(Web page caption snippets)
------------
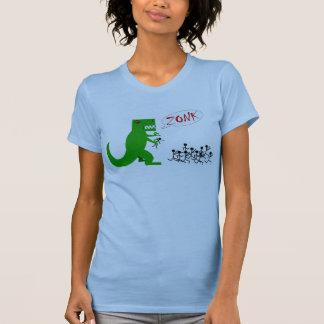 Godzilla zonk Women T-Shirt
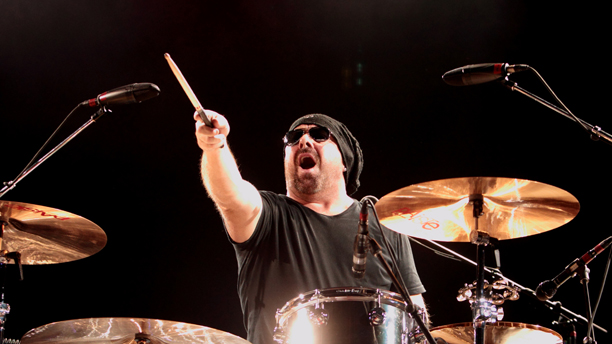 Jason Bonham, son of the late Led Zeppelin drummer John Bonham, performs with the Led Zeppelin Experience at the Susquehanna Bank Center on Wednesday, July 3, 2013, in Camden, N.J. (Photo by Owen Sweeney/Invision/AP)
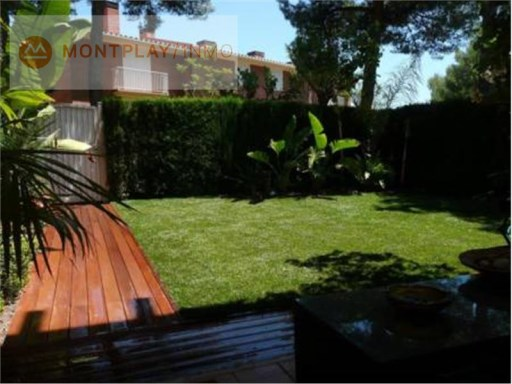 HOUSE FOR SALE IN CALA TAMARIT - TARRAGONA | 4 Bedrooms | 3WC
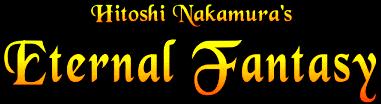 Hitoshi Nakamura's Eternal Fantasy - Logo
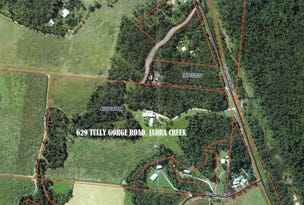 629 Tully Gorge Road, Jarra Creek, Qld 4854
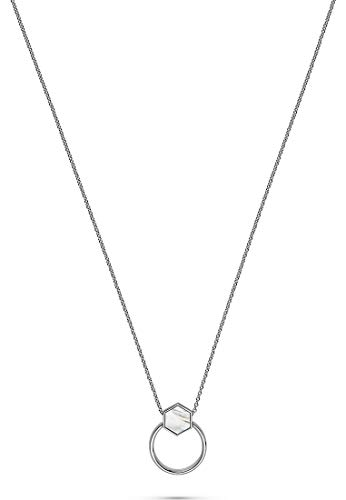 JETTE Silver Damen-Kette Lucky Charm 925er Silber 0 Perlmutt One Size Silber 32010383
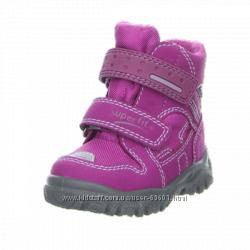 Утепляемся - самая популярная зимняя обувь Суперфит Superfit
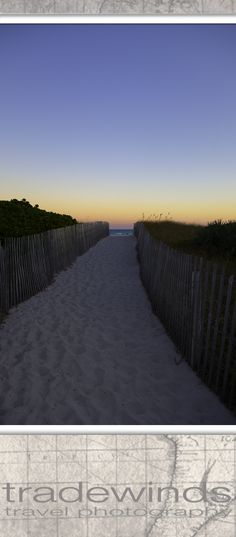 Path to Miami beach at dawn.
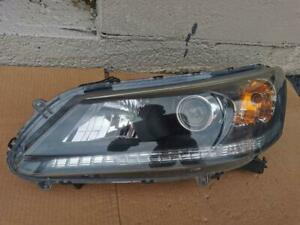 2013-2014-2015 Honda Accord Sedan OEM LH LEFT Halogen Headlight Driver side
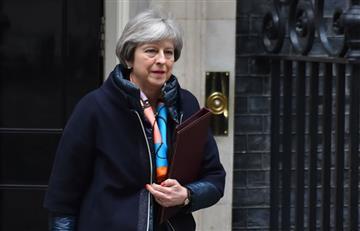 Crecen tensiones diplomáticas entre Reino Unido y Rusia por el caso del exespía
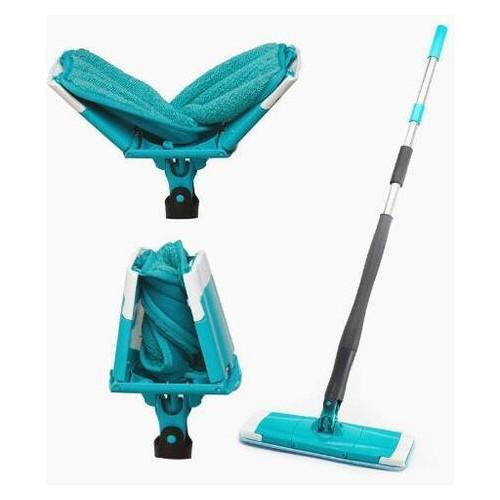Швабра с отжимом Titan Twister Mop, Голубой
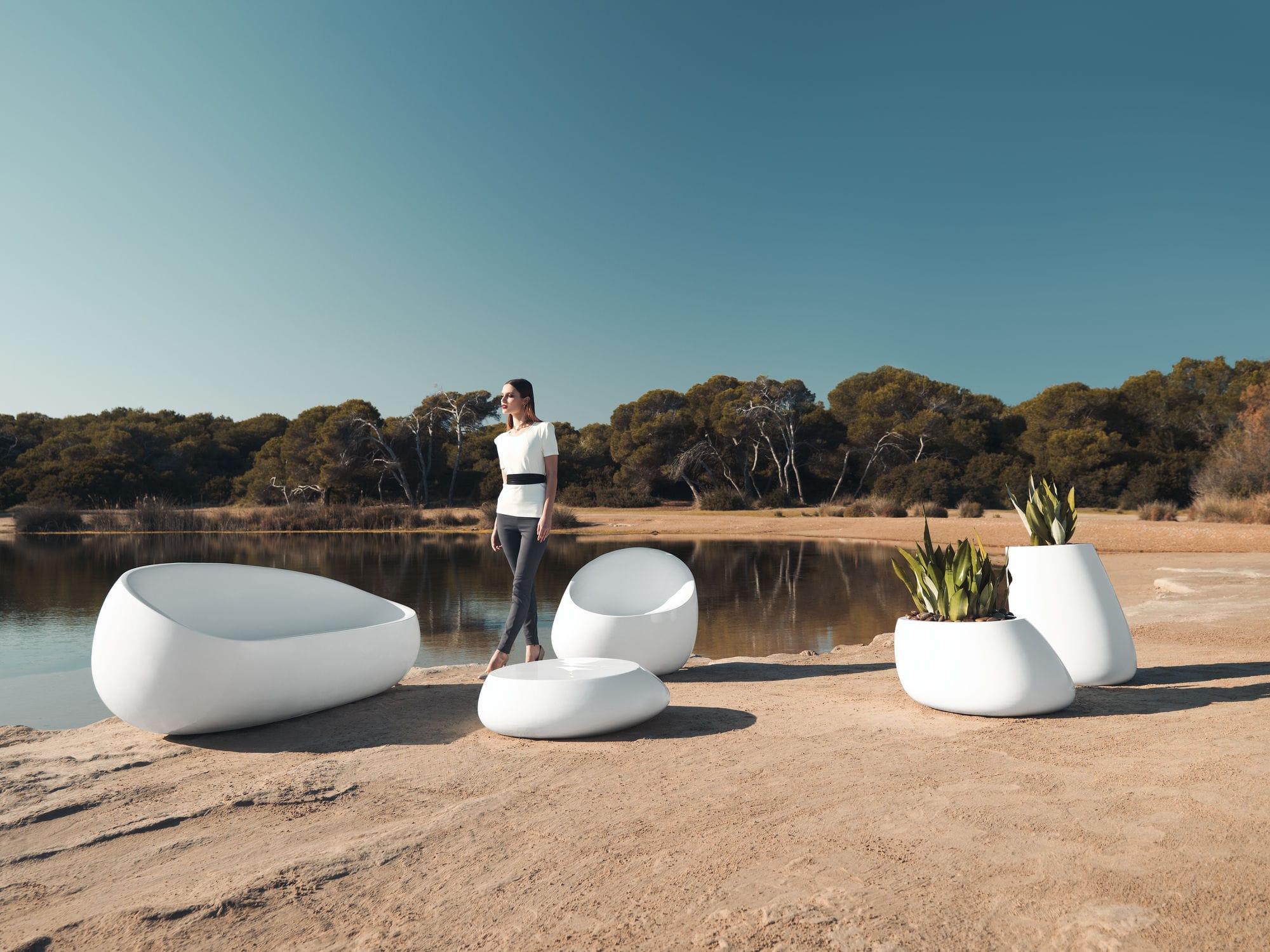 Original design sofa garden polyethylene 2 person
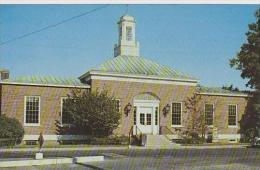 Connecticut Norwalk U S Post Office - Norwalk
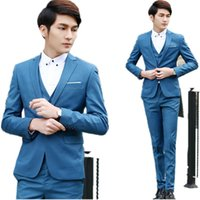 Where to Buy Slim Fit Boys Wedding Suits Online? Where Can I Buy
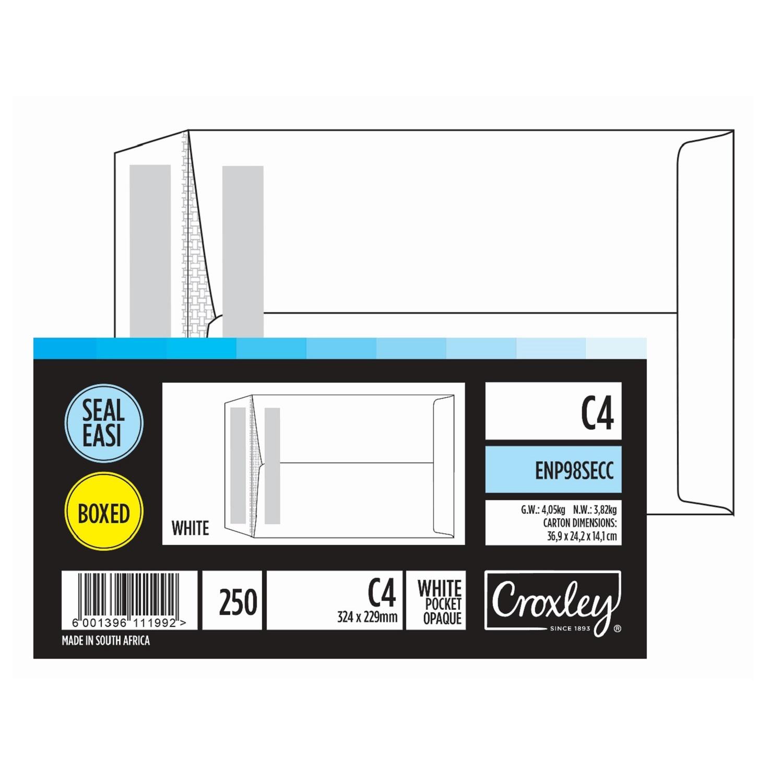 ENVELOPE C4 WHITE BOX OF 250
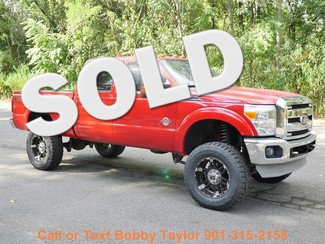2011 Ford Super Duty F-350 SRW Pickup Lariat in Memphis Tennessee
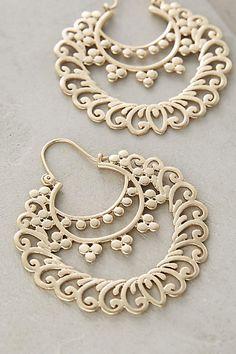 Tangier Earrings #anthropologie #anthrofave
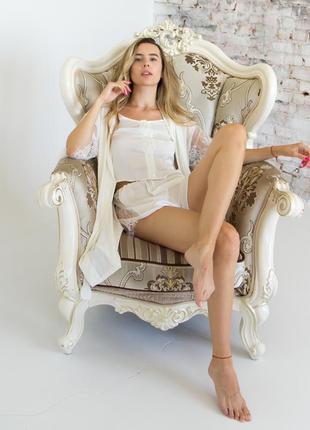 Пижама и пеньюар с кружевом, комплект утро невесты, халат белый, майка и шорты из шелка, ніжна піжама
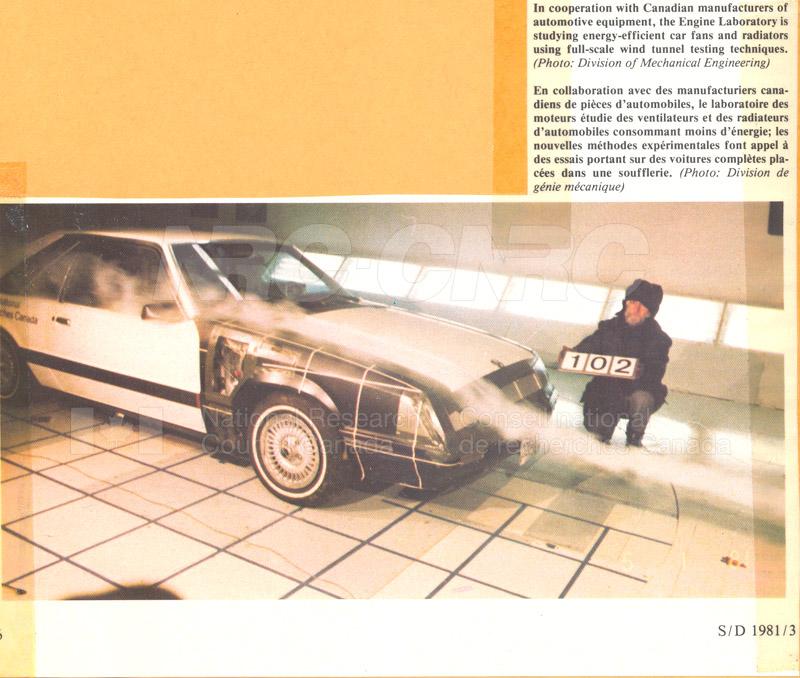 SD 1981-3, 82-06-088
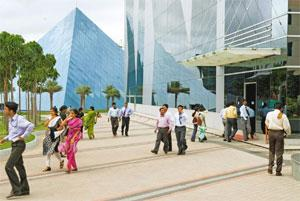 Wider focus: The Infosys campus in Bangalore. Companies such as Infosys, Tata Consultancy Services and Wipro have been expanding into new markets to reduce their dependence on the US. Madhu Kapparath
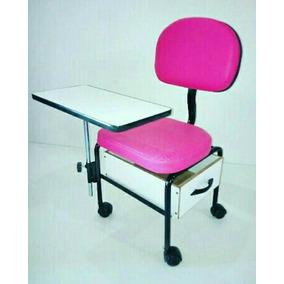 Cadeira Para Manicure Cirandinha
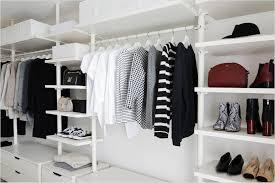 Wundersch Ne Ikea Begehbarer Kleiderschrank Miscursosgratis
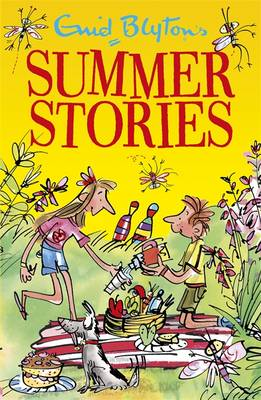 Enid Blyton's Summer Stories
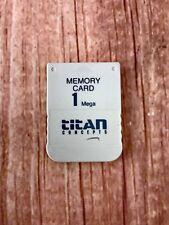 Ps1 Ps2 Memory Card Titan Concepts PLAYSTATION 1 mega computer video games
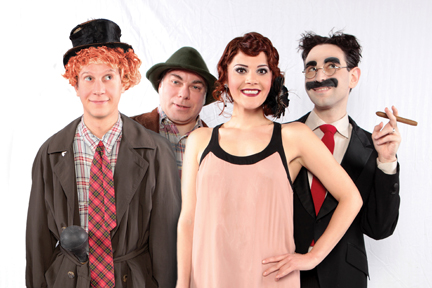 'I'll Say She Is'-The Lost Marx Brothers Musical: A Hoot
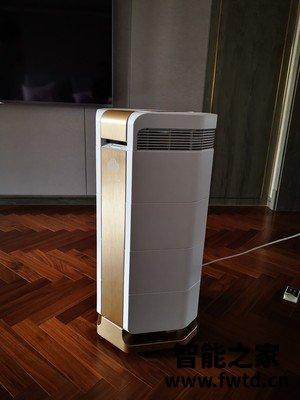 扒一扒真相:艾泊斯AI-600空气净化器怎么样?优缺点有哪些??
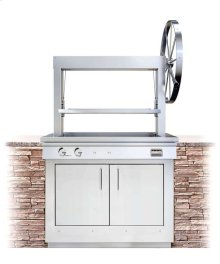 K750GB Wood-fired Built-in Grill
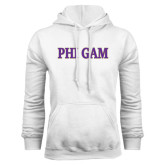 White Fleece Hoodie-Phi Gam Two Color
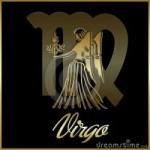 Virgo 2017 Horoscope – A Year Of Sweetness And Happiness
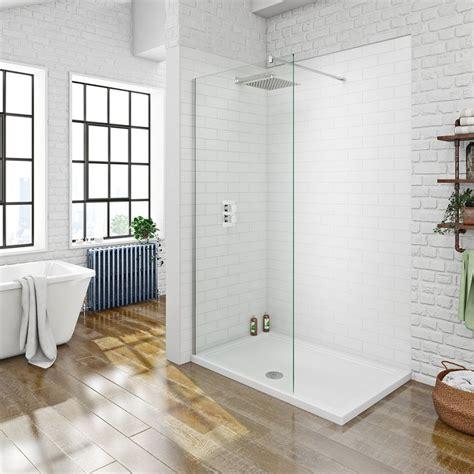 Walk In Bathroom Shower Enclosures by Best 25 Walk In Shower Enclosures Ideas On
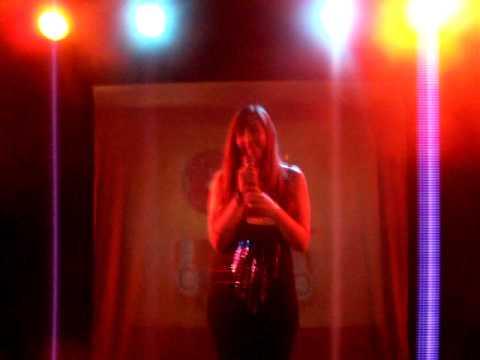 shana qui chante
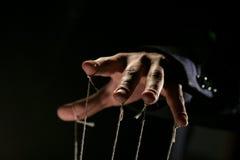 Apresentador de marionetas Foto de Stock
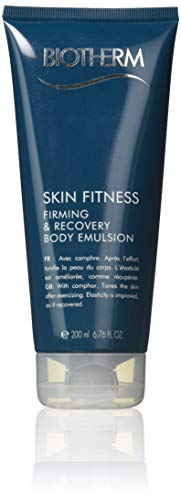 Biotherm Skin Fitness Firming and Recovery Body Emulsion, 6.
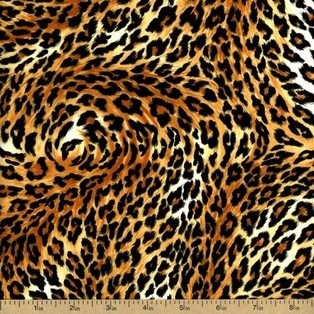 http://ep.yimg.com/ay/yhst-132146841436290/leopards-leopard-print-cotton-fabric-black-3700-8590-4-2.jpg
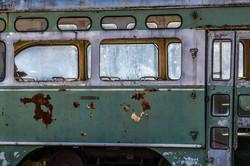 trolley-3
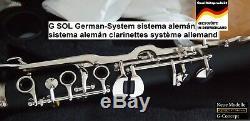 Clarinet Sol G Clarinet Klarnet Sol Türk Klarnet G Key Clarinet Turkish G Key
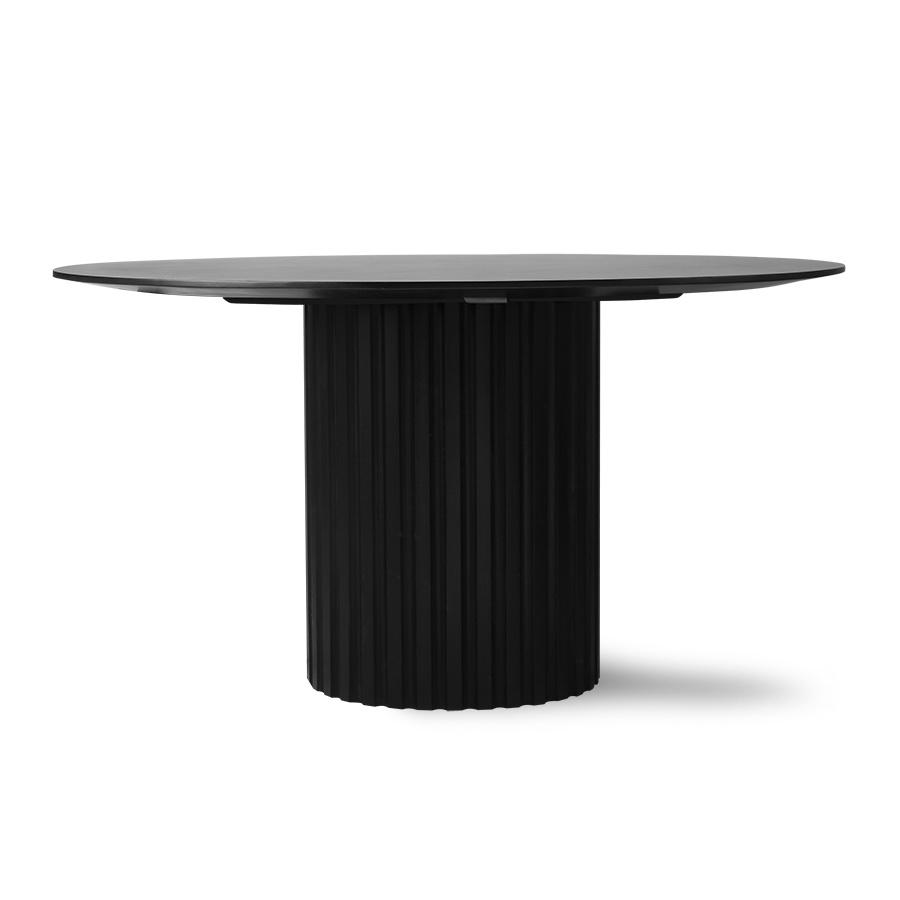 pillar dining table round black-2
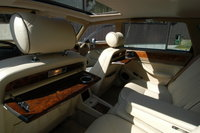 Picture of 1993 Jaguar XJ-S, interior, gallery_worthy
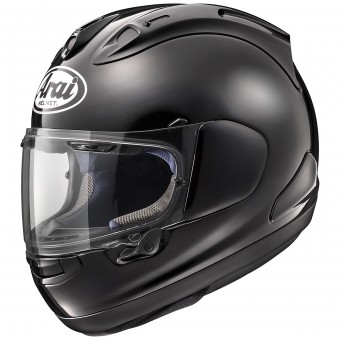 Casque Integral Arai RX-7 V Diamond Black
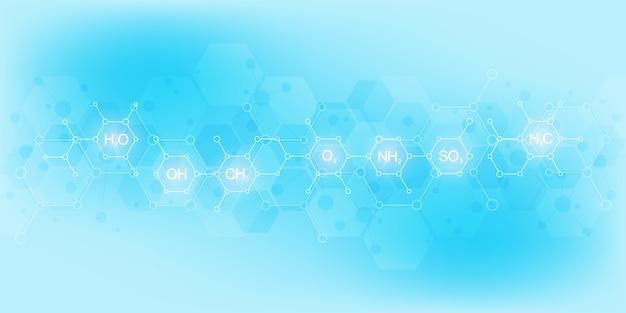 Padrão de química abstrata sobre fundo azul claro com fórmulas químicas e estruturas moleculares. conceito de tecnologia de ciência e inovação.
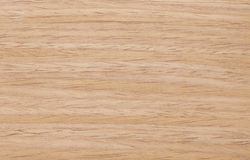 Ljust trä texturerar Royaltyfria Foton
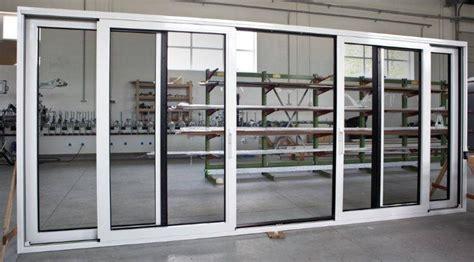 sliding glass walls gallery uniwin windows doors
------------
__What the exercise asks__
Your answer must be the lines from the one holding "Padrão de química" through the final line of the records above, exactly as written and without any pictures.

__Exercise result__
 Padrão de química abstrata sobre fundo azul claro com fórmulas químicas e estruturas moleculares. conceito de tecnologia de ciência e inovação.
 Ljust trä texturerar Royaltyfria Foton
 sliding glass walls gallery uniwin windows doors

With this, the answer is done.